• **Text**:
▼
Memory leak issue with using device contexts - python

I'm using a combination of python and c++ to create a snapshot of a screen area and use that screenshot as part of a video feed (pixmap in a label PyQt5) as well as save the screenshot as a .bmp.. currently done at 30fps for creating a video file later. The code works to this degree so far just fine, aside from the memory leak I'm getting.
contextcreator.cpp, put into libccreator.so
#include "contextcreator.h"
#include <cstring>
#include <stdio.h>
#include <shlwapi.h>
#include <typeinfo>
BYTE* createContext(int x, int y, int width, int height){
HDC hdesktop = GetDC(NULL);
HDC memDC = CreateCompatibleDC(hdesktop);
HBITMAP hbitmap = CreateCompatibleBitmap(hdesktop, width, height);
HGDIOBJ hbitmapOld = (HBITMAP)SelectObject(memDC, hbitmap);
BitBlt(memDC, 0, 0, width, height, hdesktop, x, y, SRCCOPY|CAPTUREBLT);
SelectObject(memDC, hbitmapOld);
BITMAPINFO bmi = {0};
bmi.bmiHeader.biSize = sizeof(bmi.bmiHeader);
GetDIBits(hdesktop, hbitmap, 0, 0, NULL, &bmi, DIB_RGB_COLORS);
BYTE* stream = new BYTE[bmi.bmiHeader.biSizeImage];
bmi.bmiHeader.biCompression = BI_RGB;
GetDIBits(hdesktop, hbitmap, 0, bmi.bmiHeader.biHeight, (LPVOID)stream, &bmi, DIB_RGB_COLORS);
BYTE* data = new BYTE[14 + sizeof(bmi) + bmi.bmiHeader.biSizeImage];
memcpy(data + 14, &bmi, sizeof(bmi));
memcpy(&data[0] + sizeof(bmi) + 14, stream, bmi.bmiHeader.biSizeImage);
for(int i = 0; i < 14; i++){
data[i] = 0; }
delete[] stream;
ReleaseDC(NULL, hdesktop);
DeleteDC(memDC);
return data;
}
void releaseData(BYTE* stream){
delete[] stream;
}
The python code that utilizes libccreator.so
from PyQt5.QtCore import *
from PyQt5.QtGui import *
from PyQt5.QtWidgets import *
from ctypes import *
import ctypes.wintypes as wintypes
import time
import os
os.add_dll_directory("C:/msys64/mingw64/bin")
▲
• **Task list**:
A) List every header named in an #include line in the memory leak post.
B) Reproduce the part of the memory leak post between "Memory leak issue" and "leak I'm getting.", inclusive.

• **Provided data**:
▼
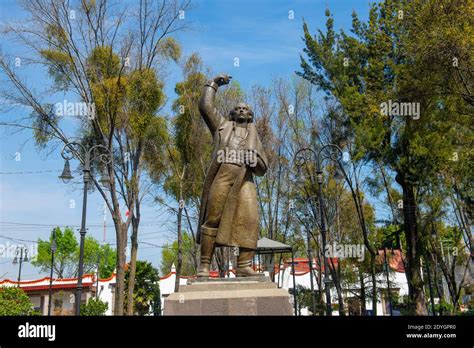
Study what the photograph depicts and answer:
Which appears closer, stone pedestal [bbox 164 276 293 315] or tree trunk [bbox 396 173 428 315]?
stone pedestal [bbox 164 276 293 315]

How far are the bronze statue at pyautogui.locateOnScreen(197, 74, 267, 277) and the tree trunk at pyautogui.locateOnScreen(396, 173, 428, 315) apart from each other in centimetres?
1196

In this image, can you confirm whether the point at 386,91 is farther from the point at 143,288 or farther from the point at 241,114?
the point at 143,288

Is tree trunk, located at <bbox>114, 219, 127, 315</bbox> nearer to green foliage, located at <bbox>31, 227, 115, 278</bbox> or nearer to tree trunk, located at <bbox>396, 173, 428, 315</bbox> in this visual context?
tree trunk, located at <bbox>396, 173, 428, 315</bbox>

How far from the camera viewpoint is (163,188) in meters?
24.5

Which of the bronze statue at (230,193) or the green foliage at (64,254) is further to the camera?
the green foliage at (64,254)

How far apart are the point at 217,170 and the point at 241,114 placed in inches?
45.0

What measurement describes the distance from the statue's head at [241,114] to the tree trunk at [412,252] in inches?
458

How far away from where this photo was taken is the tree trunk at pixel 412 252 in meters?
17.2

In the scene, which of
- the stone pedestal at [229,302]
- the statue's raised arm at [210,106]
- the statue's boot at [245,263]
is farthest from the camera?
the statue's raised arm at [210,106]

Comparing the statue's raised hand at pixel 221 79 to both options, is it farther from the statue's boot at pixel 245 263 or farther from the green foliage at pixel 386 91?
the green foliage at pixel 386 91

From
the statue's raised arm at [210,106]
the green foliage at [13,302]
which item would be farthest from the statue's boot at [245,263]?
the green foliage at [13,302]

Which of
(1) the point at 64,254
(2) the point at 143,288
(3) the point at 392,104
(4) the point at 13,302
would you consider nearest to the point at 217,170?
(3) the point at 392,104

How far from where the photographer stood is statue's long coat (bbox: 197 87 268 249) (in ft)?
22.9

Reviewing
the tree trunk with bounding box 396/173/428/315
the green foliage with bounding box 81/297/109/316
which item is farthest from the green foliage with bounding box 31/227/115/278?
the tree trunk with bounding box 396/173/428/315
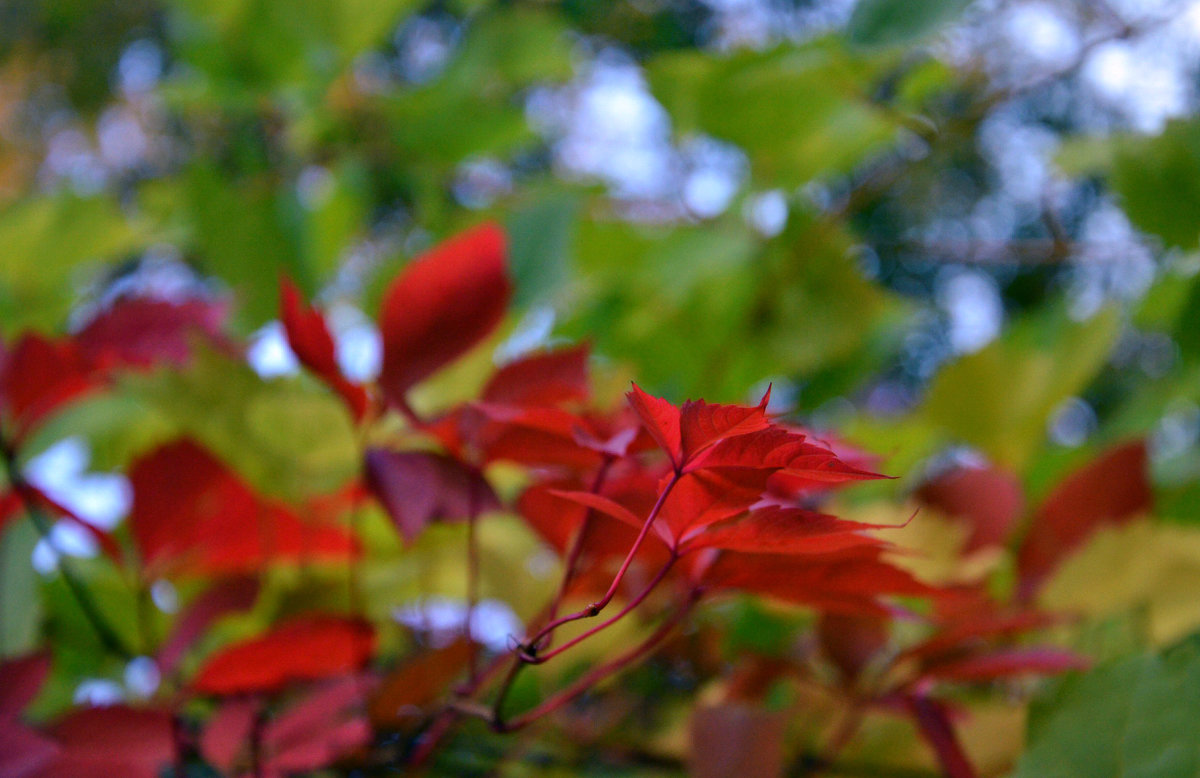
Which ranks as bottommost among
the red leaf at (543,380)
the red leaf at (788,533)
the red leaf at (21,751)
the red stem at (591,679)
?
the red leaf at (21,751)

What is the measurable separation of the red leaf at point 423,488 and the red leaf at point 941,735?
12 cm

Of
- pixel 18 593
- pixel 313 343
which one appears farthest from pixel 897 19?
pixel 18 593

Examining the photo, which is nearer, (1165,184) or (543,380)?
(543,380)

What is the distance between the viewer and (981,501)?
34 centimetres

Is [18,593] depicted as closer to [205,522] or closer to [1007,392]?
[205,522]

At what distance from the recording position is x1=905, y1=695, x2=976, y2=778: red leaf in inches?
8.1

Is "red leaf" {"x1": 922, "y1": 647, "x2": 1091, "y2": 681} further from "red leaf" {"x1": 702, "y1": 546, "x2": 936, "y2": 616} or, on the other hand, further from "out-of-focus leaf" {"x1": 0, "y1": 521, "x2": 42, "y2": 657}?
"out-of-focus leaf" {"x1": 0, "y1": 521, "x2": 42, "y2": 657}

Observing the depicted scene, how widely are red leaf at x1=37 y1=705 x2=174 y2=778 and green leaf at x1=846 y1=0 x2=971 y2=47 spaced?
34 centimetres

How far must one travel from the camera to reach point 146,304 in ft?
1.05

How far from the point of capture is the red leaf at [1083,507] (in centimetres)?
30

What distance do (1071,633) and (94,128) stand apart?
6.50 ft

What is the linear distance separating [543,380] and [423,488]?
1.5 inches

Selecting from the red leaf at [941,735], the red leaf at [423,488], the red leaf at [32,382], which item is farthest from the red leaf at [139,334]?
the red leaf at [941,735]

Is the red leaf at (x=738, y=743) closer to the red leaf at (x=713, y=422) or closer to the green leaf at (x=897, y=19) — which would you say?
the red leaf at (x=713, y=422)
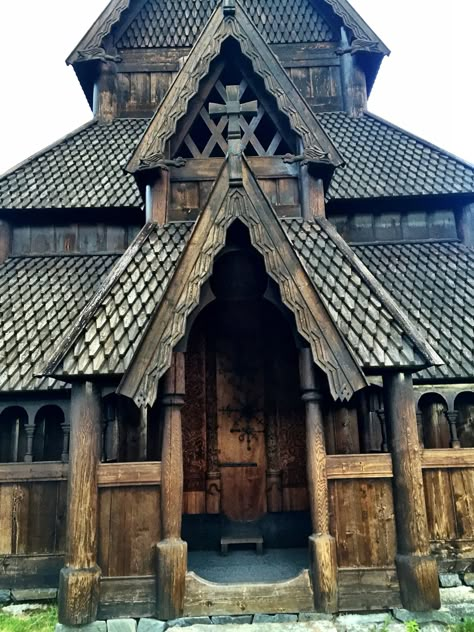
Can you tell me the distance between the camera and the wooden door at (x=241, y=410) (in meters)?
7.31

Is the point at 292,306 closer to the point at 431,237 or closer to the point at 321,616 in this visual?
the point at 321,616

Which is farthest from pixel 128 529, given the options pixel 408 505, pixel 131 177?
pixel 131 177

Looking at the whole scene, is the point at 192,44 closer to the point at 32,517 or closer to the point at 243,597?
the point at 32,517

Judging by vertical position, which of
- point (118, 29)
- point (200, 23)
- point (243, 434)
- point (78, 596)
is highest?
point (200, 23)

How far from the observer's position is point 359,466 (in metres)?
5.39

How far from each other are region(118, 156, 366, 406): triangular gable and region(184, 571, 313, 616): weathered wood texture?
6.49 ft

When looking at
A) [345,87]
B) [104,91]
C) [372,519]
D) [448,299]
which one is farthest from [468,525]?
[104,91]

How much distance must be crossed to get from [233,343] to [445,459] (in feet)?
11.1

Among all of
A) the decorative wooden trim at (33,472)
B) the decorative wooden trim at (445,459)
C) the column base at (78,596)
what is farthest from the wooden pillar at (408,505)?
the decorative wooden trim at (33,472)

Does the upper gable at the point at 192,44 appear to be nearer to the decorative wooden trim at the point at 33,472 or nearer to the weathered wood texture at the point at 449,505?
the decorative wooden trim at the point at 33,472

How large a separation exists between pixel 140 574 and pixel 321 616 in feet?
6.19

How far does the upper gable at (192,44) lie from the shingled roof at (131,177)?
0.90 meters

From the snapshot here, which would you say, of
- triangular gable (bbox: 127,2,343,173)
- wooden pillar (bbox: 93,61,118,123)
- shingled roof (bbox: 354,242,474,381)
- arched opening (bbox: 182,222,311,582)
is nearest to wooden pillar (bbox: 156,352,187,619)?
arched opening (bbox: 182,222,311,582)

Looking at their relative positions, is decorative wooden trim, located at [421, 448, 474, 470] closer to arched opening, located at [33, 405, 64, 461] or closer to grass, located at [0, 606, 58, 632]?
grass, located at [0, 606, 58, 632]
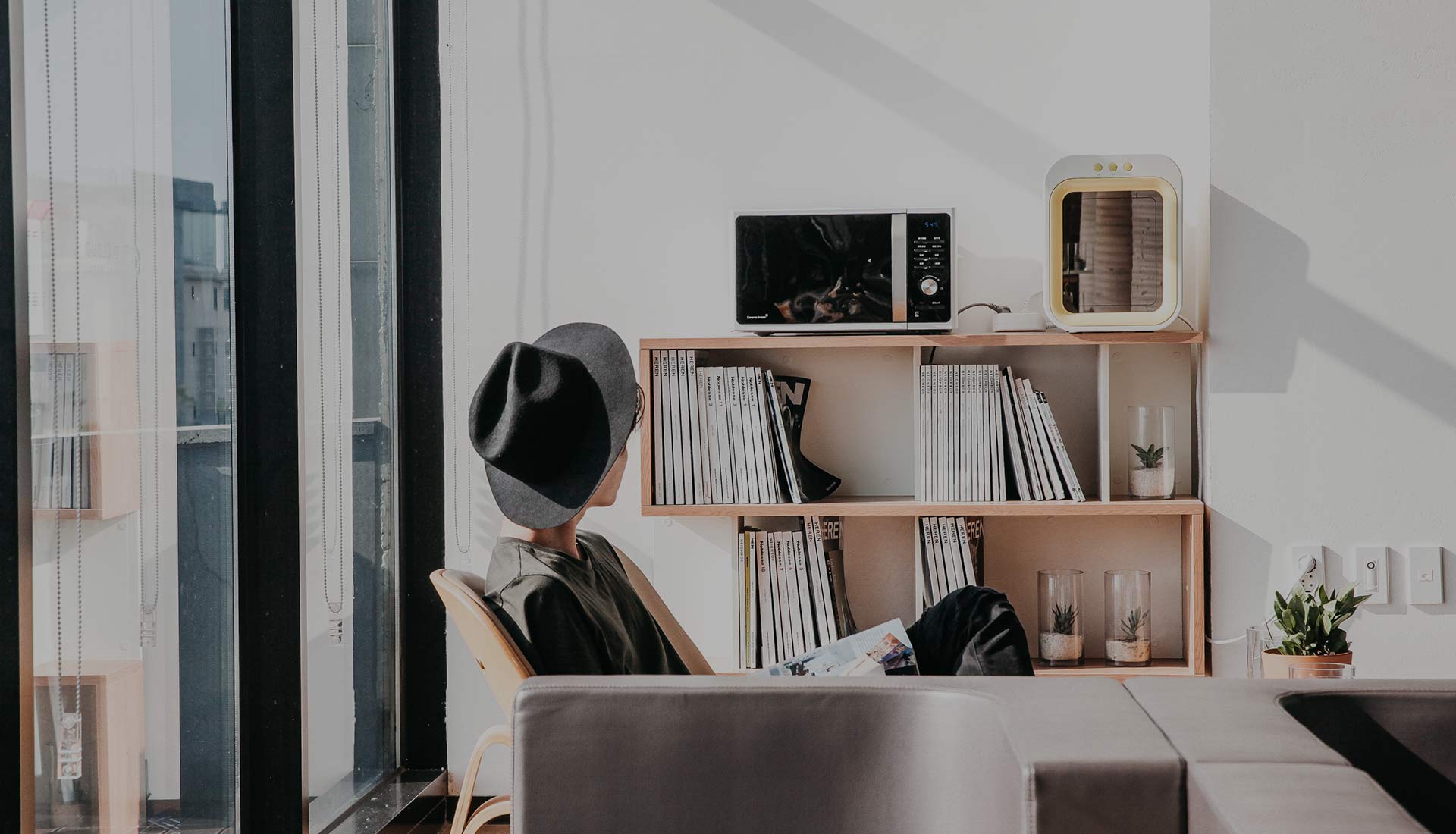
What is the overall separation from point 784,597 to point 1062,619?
2.08 feet

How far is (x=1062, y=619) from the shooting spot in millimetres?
2461

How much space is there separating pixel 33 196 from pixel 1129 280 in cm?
204

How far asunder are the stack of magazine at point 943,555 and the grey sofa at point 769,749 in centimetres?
151

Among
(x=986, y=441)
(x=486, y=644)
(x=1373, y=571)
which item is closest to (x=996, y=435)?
(x=986, y=441)

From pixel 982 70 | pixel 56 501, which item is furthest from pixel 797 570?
pixel 56 501

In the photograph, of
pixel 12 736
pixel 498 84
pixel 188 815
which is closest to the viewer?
pixel 12 736

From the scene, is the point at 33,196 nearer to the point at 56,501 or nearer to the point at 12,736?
the point at 56,501

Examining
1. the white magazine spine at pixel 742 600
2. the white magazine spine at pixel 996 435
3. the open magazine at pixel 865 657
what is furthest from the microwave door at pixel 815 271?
the open magazine at pixel 865 657

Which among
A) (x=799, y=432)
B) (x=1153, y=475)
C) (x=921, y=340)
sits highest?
(x=921, y=340)

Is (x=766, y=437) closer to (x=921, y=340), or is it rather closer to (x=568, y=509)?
(x=921, y=340)

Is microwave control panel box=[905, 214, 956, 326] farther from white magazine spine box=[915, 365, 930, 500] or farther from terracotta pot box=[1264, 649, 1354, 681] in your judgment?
terracotta pot box=[1264, 649, 1354, 681]

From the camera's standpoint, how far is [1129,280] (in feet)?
7.82

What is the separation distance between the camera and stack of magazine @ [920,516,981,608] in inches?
97.9

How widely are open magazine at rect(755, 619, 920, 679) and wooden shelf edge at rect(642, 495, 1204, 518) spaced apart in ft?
2.07
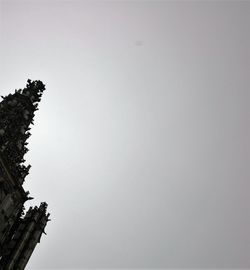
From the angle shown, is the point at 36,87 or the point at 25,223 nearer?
the point at 25,223

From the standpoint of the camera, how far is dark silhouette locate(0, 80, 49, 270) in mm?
25203

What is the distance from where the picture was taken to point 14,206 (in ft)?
89.7

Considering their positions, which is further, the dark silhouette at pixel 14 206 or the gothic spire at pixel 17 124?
the gothic spire at pixel 17 124

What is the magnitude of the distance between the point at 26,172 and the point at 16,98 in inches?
387

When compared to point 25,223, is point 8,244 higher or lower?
lower

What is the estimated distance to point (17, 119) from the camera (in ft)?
108

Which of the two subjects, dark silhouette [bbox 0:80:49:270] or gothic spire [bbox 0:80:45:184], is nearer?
dark silhouette [bbox 0:80:49:270]

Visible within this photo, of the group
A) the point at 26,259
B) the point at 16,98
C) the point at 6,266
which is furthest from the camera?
the point at 16,98

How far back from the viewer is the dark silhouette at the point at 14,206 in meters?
25.2

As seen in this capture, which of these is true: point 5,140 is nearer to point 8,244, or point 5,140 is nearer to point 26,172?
point 26,172

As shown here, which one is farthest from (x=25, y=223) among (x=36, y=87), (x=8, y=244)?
(x=36, y=87)

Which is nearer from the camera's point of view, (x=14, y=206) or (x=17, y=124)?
(x=14, y=206)

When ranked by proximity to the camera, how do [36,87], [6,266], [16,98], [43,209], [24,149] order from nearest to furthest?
[6,266]
[43,209]
[24,149]
[16,98]
[36,87]

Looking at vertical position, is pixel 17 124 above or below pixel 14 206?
above
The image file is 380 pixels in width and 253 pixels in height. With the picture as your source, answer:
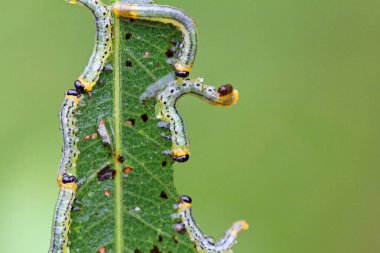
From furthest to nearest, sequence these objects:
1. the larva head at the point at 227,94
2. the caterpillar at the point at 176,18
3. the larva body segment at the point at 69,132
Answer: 1. the larva head at the point at 227,94
2. the larva body segment at the point at 69,132
3. the caterpillar at the point at 176,18

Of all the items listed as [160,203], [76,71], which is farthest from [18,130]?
[160,203]

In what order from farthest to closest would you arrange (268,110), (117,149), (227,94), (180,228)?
1. (268,110)
2. (227,94)
3. (180,228)
4. (117,149)

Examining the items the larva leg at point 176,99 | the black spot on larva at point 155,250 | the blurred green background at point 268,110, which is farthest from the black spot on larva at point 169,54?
the blurred green background at point 268,110

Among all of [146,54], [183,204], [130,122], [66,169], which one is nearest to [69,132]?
[66,169]

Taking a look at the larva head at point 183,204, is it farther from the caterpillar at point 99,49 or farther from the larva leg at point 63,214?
the caterpillar at point 99,49

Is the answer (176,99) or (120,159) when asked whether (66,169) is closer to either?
(120,159)

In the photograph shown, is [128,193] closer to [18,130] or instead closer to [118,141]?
[118,141]
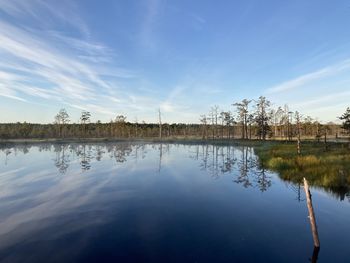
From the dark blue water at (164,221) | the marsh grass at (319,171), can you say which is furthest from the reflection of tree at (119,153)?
the marsh grass at (319,171)

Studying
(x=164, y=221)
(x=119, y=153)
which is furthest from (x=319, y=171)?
(x=119, y=153)

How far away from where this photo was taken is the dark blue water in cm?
→ 1003

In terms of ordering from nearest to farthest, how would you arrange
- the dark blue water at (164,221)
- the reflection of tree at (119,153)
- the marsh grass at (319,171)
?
the dark blue water at (164,221) < the marsh grass at (319,171) < the reflection of tree at (119,153)

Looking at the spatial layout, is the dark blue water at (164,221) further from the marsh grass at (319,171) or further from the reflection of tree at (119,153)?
the reflection of tree at (119,153)

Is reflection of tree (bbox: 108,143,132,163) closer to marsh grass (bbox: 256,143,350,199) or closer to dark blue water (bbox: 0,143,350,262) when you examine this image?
dark blue water (bbox: 0,143,350,262)

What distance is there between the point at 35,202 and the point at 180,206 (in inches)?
385

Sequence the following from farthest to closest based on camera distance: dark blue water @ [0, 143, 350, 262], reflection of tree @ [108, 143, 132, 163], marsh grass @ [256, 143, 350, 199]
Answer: reflection of tree @ [108, 143, 132, 163] < marsh grass @ [256, 143, 350, 199] < dark blue water @ [0, 143, 350, 262]

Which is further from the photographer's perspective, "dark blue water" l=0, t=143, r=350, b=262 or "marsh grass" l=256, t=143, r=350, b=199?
"marsh grass" l=256, t=143, r=350, b=199

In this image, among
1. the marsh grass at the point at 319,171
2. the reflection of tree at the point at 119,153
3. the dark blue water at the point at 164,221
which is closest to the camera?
the dark blue water at the point at 164,221

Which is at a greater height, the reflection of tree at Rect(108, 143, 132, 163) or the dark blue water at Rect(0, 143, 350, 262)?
the reflection of tree at Rect(108, 143, 132, 163)

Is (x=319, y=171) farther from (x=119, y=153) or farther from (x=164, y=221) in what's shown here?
(x=119, y=153)

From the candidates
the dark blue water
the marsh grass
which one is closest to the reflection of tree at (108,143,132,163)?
the dark blue water

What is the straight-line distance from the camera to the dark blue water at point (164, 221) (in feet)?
→ 32.9

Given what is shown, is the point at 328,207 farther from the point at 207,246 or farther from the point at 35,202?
the point at 35,202
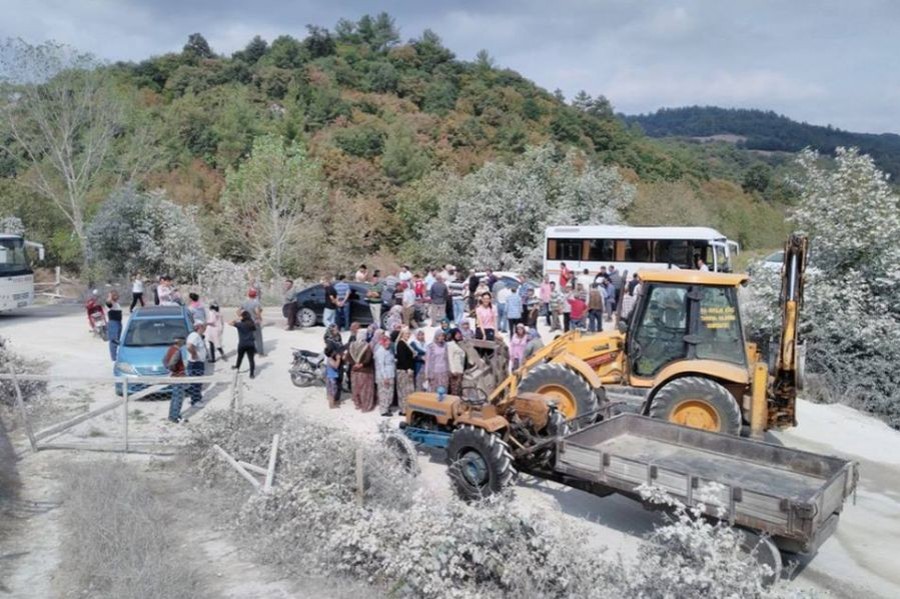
▲
• **Full solutions**:
A) contextcreator.h, cstring, stdio.h, shlwapi.h, typeinfo

B)
Memory leak issue with using device contexts - python

I'm using a combination of python and c++ to create a snapshot of a screen area and use that screenshot as part of a video feed (pixmap in a label PyQt5) as well as save the screenshot as a .bmp.. currently done at 30fps for creating a video file later. The code works to this degree so far just fine, aside from the memory leak I'm getting.